** Study text follows **
You know that a city takes its music and its music history very seriously when its airport is named after a musician. That city can be none other than New Orleans in Louisiana, and the musician none other than Louis Armstrong. No surprise there because jazz music is one of America’s greatest contributions to modern culture. In fact, Armstrong himself was selected as “The Artist of the 20th Century” by Time magazine in their millennium issue at the turn of the century.
Jazz is in the air, quite literally, as the shops in the French Quarter—the best-known district in town—play jazz throughout the day. The area is teeming with buskers, too. But what better way to soak in this music than by paying a visit to Preservation Hall?
Established in 1961, the Preservation Hall Foundation seeks to “Protect. Preserve. Perpetuate” jazz music. No photography is allowed during the programme, which lasts about 45 minutes. The highly talented and considerably youthful 28-year-old trumpet player Aurélien Barnes and his troupe entertained us with an exhilarating jazz performance. Speaking to him after the show, we learnt that his uncle was in the garment business and had visited Bengaluru once for work.
Preservation Hall is small, you have to book tickets well in advance, it is certainly not cheap, visitors have to sit on a wooden bench in coach class, there is no air conditioner, the walls are dull yellow and in need of paint... and, yet, it is IS worth the hype.
America is, of course, known for its national parks—but only in New Orleans can a national park be devoted to music. I was fortunate that the New Orleans Jazz National Historical Park had a free, one-hour-long concert starring Duke Heidger and others. To add to this cultural delight, the next day I was in the audience of the New Orleans Jazz Museum at an interview-cum-music performance of the noted saxophonist Aurora Nealand.
Moving onto the other cultural delights and discoveries of the city—food and drink. Much has been written about gumbo and jambalaya, but not all are born to savour non-vegetarian food, and thus, one must regretfully avoid these dishes if one is a vegetarian. That I am decidedly not, but at eight in the morning, even I would shudder to attempt to eat them. At that time of the day, if you are in New Orleans, there is only one thing to attack: beignets.
Café Du Monde, established in 1862, has been serving beignets for quite some time now and is truly world-famous for its dish. It's not for those on a diet, that's for sure. Nor is it the recommended food for diabetic patients. But if you want to relish a breakfast, and you don't fit into the above criteria, a beignet is just the thing.
What's a beignet anyway? It's a big, square bun made of dense flour, deep-fried and with loads of demerara sugar coating. (I did warn you.) It's not for the health conscious. Those who have tasted it will definitely note the similarity of the beignet with the decidedly Indian and equally tasty Mangalore bun (sans cumin, but bigger in size and with sugar, of course).
** End of Study text **
** Dataset extract follows **
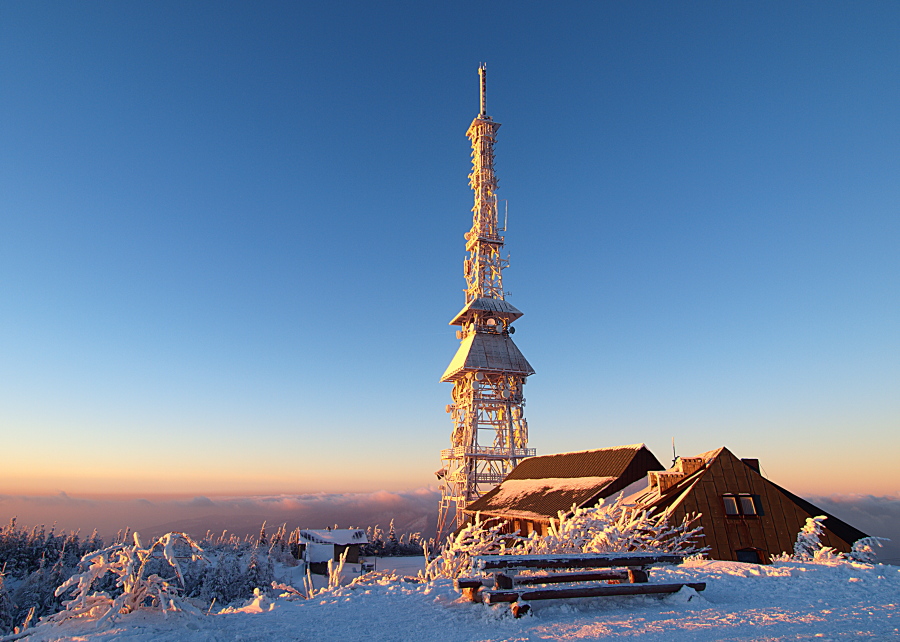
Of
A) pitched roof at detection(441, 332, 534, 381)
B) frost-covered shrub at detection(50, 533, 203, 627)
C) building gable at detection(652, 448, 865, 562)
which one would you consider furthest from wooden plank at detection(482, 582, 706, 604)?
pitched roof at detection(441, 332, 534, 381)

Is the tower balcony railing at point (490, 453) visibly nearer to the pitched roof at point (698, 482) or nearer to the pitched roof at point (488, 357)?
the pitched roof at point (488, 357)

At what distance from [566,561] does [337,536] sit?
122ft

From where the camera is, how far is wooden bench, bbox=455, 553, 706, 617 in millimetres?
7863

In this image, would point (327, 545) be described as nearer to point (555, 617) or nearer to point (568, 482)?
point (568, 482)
** End of Dataset extract **
_Apply what you read_:
1/ According to the New Orleans travel text, in what year was Café Du Monde established?
2/ Continue the New Orleans travel text, starting right after its last sentence.

_Results of the exercise_:
1/ 1862

2/
Having eaten a beignet at Café Du Monde on an earlier visit to the city, I opted for the tasty treat (three for USD 4.75) at another chain of restaurants which is highly rated, Café Beignet. This beignet was no doubt good, but if memory serves me right, the original beignet was a tad better. A busker singing Neil Diamond’s “Sweet Caroline” just outside the restaurant was an added bonus.
At least two alcoholic drinks, both cocktails, trace their origin to this city. Pat O'Brien's is known as the origin of the Hurricane. Again, having tasted that earlier, I opted this time for the other—Sazerac—at the most appropriate place, the home of the Sazerac itself.
Sazerac House, situated at the entrance to the French Quarter, offers a free self-guided tour on five days of the week. The tour, which you need to book online a day or more before the actual visit, takes a little more than one hour. The original Sazerac house no longer exists, but this building has been built fairly close to the original site. In fact, a staircase from the original building has been transported here and is on display. The renewed Sazerac House has displays and movies which trace the history of this drink, as well as things related to it, such as the state of Prohibition in the United States in the 1930s. And yes, there are many small, free tastings of the delightful drink.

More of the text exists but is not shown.